[What you are asked to do] From the data that follows, set down exactly the lines from the one with "pencil DIY kids" through the one with "Война в Карабахе: Баку", counting both. Pictures stay out.

[Given records]

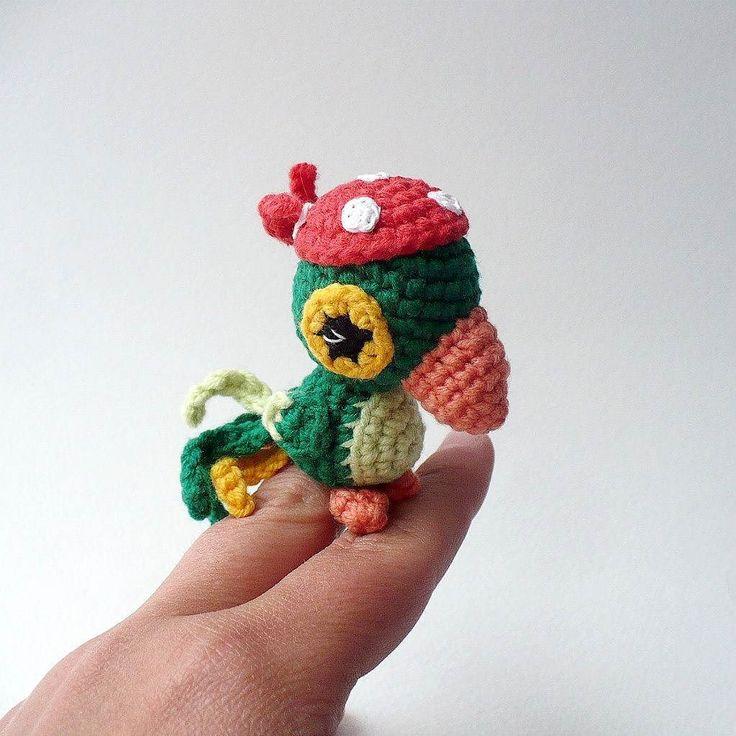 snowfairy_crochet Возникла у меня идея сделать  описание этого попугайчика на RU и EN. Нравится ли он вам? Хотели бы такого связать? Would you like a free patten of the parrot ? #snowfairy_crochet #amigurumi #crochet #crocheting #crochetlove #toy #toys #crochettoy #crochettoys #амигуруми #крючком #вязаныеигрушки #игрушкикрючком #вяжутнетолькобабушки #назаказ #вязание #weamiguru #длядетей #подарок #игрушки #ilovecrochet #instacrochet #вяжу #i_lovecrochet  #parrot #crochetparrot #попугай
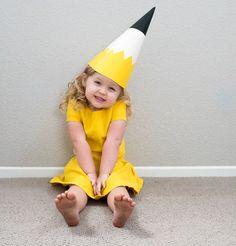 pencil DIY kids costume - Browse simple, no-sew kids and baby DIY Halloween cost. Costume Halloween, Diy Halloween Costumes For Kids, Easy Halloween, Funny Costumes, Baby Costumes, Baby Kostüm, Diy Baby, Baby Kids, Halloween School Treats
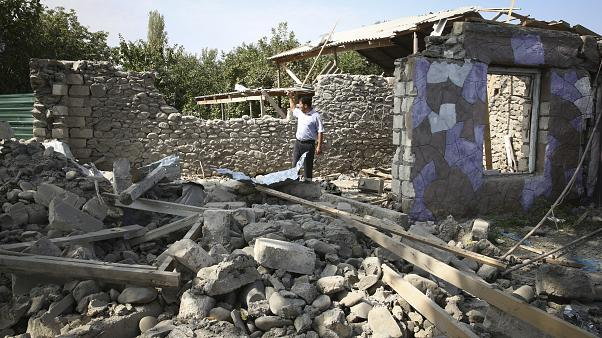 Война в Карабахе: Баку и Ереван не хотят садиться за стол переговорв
--
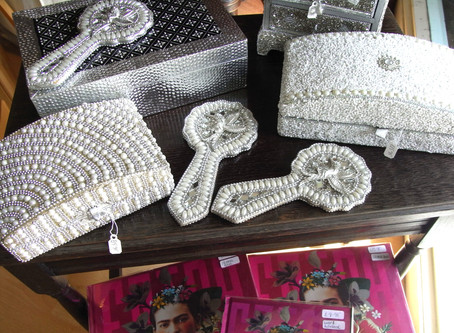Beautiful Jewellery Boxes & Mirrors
==
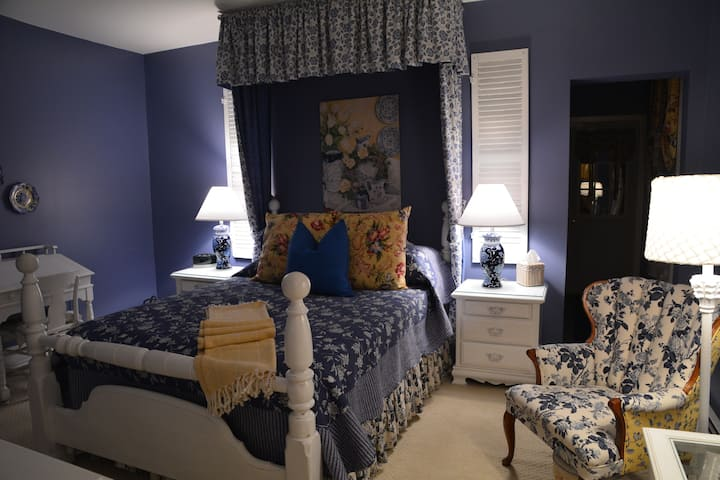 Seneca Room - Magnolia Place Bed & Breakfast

[Exercise output]
 pencil DIY kids costume - Browse simple, no-sew kids and baby DIY Halloween cost. Costume Halloween, Diy Halloween Costumes For Kids, Easy Halloween, Funny Costumes, Baby Costumes, Baby Kostüm, Diy Baby, Baby Kids, Halloween School Treats
 Война в Карабахе: Баку и Ереван не хотят садиться за стол переговорв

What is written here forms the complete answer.